There are two parameters while using RBF kernels: C and γ (radial basis function: exp (-gamma*|u-v|^2). It is not known beforehand which C and γ are the best for one problem; consequently some kind of model selection (Parameter search) must be done. The goal is to identify good values so that the classifier can accurately predict unknown data (i.e., testing data) to achieve which, we perform a grid-search on C and gamma using 10-fold cross validation to accurately predict unknown data.
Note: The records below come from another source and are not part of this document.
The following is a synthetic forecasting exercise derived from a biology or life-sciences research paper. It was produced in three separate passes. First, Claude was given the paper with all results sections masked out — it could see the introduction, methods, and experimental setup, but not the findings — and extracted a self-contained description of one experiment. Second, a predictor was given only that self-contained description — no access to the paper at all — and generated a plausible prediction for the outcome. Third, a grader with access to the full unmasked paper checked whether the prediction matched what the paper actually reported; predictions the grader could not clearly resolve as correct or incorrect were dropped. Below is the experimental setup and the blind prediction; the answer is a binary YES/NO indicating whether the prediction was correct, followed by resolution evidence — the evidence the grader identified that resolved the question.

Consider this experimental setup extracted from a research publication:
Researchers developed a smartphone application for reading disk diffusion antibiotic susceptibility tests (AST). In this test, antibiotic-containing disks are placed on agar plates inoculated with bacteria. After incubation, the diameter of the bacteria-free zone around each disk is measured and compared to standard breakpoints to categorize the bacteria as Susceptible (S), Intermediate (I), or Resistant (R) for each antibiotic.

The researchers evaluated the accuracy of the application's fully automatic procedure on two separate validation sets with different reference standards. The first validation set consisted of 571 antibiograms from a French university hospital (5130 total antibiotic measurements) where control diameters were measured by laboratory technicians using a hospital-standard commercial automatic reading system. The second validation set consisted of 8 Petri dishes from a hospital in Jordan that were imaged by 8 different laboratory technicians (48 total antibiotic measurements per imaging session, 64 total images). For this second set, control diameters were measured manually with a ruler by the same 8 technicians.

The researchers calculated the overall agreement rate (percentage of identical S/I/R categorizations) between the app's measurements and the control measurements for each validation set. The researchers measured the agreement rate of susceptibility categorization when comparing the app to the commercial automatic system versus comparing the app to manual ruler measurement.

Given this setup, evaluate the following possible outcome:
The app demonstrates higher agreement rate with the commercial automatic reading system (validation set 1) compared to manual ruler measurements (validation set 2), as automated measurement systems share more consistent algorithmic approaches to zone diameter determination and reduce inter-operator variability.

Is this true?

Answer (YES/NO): NO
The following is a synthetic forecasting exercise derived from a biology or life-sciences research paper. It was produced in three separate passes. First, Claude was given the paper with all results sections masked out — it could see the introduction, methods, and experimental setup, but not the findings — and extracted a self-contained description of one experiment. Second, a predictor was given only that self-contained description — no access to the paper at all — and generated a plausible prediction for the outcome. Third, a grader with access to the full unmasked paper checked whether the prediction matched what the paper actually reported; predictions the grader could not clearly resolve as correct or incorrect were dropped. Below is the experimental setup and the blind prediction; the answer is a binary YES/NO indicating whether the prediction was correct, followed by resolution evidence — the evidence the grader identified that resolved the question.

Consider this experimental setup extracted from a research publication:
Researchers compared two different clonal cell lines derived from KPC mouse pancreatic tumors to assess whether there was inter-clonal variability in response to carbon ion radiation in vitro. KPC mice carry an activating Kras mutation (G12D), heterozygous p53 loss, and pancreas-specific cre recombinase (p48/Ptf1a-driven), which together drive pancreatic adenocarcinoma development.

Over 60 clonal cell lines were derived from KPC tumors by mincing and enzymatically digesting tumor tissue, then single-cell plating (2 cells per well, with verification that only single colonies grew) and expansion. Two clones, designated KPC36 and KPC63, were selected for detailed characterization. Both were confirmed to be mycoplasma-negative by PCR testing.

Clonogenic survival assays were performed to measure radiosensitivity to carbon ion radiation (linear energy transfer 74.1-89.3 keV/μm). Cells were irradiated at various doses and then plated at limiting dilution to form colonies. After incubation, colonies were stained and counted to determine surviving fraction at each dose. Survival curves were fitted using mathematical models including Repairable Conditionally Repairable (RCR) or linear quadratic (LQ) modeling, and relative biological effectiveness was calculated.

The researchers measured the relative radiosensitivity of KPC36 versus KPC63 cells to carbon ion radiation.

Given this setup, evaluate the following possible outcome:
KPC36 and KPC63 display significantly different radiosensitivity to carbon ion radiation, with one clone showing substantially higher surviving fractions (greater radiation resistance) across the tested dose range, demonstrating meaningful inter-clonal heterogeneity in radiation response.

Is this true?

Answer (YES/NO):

Here is the result of our grid search shown in [Fig-2] on one of our training set to find best C and gamma using the RBF kernel function.
The value of c = 2 and gamma = 0.0078125 obtained using grid search was implemented in weka Libsvm which gave 95% accurate results. In the two class case with classes yes and no, a single prediction has the four different possible outcomes (where TP = true positive, FP = false positive, TN = true negative and FN = false negative). The true positive and true negative is correct classification. The overall success rate is the number of correct classification divided by the total number of classification.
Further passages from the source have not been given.